Muscle relaxers can help alleviate back pain, but people should know their potential side effects and risks. Some muscle relaxers, however, can have potentially severe side effects, like liver damage.

Contact your doctor if you experience these side effects, and they are severe or bothersome. Your pharmacist/ doctor will work with you to find the best-suited medicine and advise you on managing side effects effectively.

Common Side Effects

Severe Side Effects




Urinary retention


Light-headedness or fainting


Reduced blood pressure


Blurred vision

Avoid drinking alcohol while taking muscle relaxers, as it interferes with the body's functioning and can increase your risk of an accident.

General Precautions That Should Be Taken

Before you start taking any muscle relaxant, inform your doctor of any allergies or medical conditions you have suffered or are suffering, any medicine you are taking, and other significant facts about your health or whether you are pregnant or breastfeeding.

  1. Muscle relaxants can cause withdrawal symptoms, such as hallucinations or seizures. Do not discontinue taking your medication suddenly, especially if you've been taking it longer.
  2. Muscle relaxers such as Carisoprodol and Diazepam can be addictive. Make sure you take your medicine exactly as prescribed by your healthcare professional.
  3. Muscle relaxers depress your central nervous system (CNS), making it hard to stay awake or pay attention. While taking a muscle relaxer, avoid activities that require coordination or mental alertness, such as driving or operating heavy machinery.
  4. Speak to your doctor about how safely you can use muscle relaxants if you are older than 65. You have a renal or hepatic disorder, mental health problem, or brain disorder.
  5. You should avoid taking muscle relaxants with the following drugs to prevent any adverse reaction: Alcohol, Sleep aids, CNS depressants, psychotropics or opioids, and Herbal supplements, such as St. John's wort.

Drug Interactions

Drug interactions may be classified into drug-drug interactions, drug-food interactions, and drug-condition interactions. Muscle relaxants interact with an extensive range of other drugs and diseases. Some medicines that interact with these muscle relaxers include antidepressants, painkillers, benzodiazepines, alcohol, anesthetic agents, cocaine, and weed.

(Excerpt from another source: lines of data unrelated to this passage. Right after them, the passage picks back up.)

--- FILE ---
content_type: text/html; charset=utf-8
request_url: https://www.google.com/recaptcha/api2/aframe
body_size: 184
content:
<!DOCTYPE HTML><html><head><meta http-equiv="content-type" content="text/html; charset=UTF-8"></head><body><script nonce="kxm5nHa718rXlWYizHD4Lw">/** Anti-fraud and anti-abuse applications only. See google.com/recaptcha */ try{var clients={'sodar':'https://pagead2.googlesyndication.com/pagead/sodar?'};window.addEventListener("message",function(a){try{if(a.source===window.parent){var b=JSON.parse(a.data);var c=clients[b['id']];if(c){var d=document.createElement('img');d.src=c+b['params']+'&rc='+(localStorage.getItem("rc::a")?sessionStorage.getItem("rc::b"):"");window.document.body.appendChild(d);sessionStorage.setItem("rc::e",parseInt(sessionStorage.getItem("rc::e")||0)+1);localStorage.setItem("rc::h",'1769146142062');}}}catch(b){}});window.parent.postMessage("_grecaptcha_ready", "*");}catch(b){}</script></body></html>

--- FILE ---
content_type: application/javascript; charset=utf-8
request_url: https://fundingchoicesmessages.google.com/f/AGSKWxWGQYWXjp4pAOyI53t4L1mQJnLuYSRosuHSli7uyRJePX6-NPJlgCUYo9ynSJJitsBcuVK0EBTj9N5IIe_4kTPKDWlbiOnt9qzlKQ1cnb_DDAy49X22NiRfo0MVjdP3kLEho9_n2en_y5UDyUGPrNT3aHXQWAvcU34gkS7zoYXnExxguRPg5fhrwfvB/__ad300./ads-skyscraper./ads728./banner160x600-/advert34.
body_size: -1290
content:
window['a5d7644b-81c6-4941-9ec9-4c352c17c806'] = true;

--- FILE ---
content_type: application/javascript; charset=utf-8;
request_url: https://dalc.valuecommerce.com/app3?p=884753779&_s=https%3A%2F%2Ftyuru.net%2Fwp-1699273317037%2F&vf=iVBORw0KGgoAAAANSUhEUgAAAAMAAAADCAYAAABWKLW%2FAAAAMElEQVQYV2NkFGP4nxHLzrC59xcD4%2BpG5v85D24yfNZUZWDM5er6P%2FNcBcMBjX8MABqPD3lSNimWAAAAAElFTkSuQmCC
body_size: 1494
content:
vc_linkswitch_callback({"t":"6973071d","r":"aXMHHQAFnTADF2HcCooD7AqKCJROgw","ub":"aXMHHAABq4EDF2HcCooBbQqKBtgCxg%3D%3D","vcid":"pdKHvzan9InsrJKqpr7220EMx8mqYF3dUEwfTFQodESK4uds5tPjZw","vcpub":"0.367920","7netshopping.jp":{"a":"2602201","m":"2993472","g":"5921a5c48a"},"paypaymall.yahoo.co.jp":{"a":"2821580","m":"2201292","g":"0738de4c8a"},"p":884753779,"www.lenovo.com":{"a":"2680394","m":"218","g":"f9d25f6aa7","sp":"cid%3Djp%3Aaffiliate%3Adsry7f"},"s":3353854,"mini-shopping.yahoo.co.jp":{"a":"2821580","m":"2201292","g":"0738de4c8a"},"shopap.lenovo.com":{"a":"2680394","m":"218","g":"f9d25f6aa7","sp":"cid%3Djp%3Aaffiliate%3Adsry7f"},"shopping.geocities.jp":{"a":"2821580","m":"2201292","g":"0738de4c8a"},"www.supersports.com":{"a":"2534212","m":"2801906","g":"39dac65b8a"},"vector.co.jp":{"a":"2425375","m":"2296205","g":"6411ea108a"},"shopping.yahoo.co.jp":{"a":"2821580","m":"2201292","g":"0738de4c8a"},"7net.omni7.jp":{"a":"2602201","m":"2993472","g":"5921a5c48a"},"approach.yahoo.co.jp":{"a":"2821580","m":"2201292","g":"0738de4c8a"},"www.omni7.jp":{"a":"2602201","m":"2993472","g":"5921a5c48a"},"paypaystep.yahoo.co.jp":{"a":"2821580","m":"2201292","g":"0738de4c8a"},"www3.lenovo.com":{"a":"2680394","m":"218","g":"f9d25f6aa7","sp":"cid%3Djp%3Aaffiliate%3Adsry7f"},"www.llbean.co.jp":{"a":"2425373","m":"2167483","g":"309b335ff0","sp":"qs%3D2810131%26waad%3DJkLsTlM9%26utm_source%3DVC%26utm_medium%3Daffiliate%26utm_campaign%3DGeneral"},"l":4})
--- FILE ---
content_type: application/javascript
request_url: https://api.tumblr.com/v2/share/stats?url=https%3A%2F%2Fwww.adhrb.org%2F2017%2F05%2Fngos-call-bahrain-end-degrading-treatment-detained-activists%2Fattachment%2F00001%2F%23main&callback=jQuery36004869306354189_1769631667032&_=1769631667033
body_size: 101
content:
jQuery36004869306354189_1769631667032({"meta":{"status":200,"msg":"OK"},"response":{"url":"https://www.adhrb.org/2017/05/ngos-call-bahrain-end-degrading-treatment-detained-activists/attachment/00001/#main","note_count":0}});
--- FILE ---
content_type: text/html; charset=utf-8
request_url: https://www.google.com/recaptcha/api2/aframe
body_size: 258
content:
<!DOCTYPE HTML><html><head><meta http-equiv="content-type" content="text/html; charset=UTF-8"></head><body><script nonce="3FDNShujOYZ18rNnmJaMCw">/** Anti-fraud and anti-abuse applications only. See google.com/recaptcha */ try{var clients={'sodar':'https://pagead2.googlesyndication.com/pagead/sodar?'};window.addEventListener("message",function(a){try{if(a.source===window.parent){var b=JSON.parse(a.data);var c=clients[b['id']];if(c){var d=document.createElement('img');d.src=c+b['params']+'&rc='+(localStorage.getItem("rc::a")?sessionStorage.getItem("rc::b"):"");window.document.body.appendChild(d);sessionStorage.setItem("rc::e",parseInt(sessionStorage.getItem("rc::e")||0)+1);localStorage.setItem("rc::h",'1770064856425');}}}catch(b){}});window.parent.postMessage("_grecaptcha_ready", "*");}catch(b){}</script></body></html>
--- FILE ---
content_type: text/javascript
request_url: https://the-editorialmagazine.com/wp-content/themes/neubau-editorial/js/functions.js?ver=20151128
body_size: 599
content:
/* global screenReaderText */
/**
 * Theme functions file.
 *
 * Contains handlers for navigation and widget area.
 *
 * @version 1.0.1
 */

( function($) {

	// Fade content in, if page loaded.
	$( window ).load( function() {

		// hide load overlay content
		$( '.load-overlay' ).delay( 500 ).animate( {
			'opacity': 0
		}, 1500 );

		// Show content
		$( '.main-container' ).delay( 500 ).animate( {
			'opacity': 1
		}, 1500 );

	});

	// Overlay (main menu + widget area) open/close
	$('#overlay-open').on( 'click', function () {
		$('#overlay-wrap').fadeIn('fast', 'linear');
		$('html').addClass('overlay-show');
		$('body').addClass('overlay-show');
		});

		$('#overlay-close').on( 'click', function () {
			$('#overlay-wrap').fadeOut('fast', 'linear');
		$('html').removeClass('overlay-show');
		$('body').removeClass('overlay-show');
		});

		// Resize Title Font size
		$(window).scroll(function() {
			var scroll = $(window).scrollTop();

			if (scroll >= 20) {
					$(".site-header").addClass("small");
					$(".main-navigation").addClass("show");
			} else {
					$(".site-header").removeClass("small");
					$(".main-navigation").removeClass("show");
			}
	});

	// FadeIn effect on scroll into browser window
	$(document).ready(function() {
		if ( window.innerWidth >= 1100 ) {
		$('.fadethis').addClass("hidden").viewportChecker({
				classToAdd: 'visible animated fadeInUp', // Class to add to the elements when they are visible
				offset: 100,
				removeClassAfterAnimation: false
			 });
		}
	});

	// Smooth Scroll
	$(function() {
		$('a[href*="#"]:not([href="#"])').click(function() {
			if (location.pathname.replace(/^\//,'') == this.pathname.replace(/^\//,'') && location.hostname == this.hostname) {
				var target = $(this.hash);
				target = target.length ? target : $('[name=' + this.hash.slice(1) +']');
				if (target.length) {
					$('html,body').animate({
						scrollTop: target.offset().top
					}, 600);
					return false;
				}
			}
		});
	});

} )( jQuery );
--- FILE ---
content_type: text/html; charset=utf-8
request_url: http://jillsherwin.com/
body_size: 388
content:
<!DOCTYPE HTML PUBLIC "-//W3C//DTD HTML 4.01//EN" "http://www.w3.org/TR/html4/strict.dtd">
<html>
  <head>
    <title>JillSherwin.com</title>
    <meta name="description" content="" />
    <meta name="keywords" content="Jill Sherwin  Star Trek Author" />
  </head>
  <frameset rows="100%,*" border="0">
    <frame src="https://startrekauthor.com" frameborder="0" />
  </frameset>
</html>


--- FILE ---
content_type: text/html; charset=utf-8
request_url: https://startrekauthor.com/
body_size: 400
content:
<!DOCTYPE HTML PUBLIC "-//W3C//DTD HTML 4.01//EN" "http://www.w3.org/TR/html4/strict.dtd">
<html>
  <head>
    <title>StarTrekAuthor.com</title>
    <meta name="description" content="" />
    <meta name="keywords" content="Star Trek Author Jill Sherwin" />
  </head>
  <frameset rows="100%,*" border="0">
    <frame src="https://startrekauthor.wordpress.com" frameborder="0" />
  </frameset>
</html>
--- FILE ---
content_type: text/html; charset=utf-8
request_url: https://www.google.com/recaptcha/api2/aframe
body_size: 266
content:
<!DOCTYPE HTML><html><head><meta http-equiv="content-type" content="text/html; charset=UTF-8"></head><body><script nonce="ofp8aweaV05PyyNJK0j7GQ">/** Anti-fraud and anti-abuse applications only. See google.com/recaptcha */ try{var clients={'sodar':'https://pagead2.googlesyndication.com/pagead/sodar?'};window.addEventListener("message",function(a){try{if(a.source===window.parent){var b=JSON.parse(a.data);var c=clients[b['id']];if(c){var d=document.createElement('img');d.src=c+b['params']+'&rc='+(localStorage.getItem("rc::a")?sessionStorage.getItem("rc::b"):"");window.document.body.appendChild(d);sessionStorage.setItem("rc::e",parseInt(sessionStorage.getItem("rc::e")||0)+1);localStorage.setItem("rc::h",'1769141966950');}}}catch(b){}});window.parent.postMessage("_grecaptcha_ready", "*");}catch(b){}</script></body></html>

Further, other interactions include-

  1. Antibiotics, to varying degrees, potentiate both depolarizing muscular blocking drugs and non-depolarizing neuromuscular blocking drugs (NDMBs).
  2. Aminoglycosides have been reported to have a magnesium-like effect on the neuromuscular junction.
  3. Amphotericin-induced hypokalemia has been observed to potentiate.
  4. The principal action of lincosamides (clindamycin, lincomycin) directly affects muscle.
  5. Tetracycline administration chelates calcium.
  6. Metronidazole and Quinidine can potentiate the effects of NDMBs.

Other drug classes interacting with muscle relaxants include anticonvulsants, antiarrhythmics, and inhaled anesthetics.

Bottom Line From Practical Anxiety Solutions

Taking medicines correctly at the right time and in the right way as your doctor prescribes can help keep you healthy and control medical issues. Muscle relaxers help relieve muscle pain and spasms but can cause side effects.

The best option depends on the injury or underlying condition and factors such as the person's age and current medications. There are risks involved in taking prescription or OTC muscle relaxers. Consult a doctor or pharmacist first and follow the instructions closely.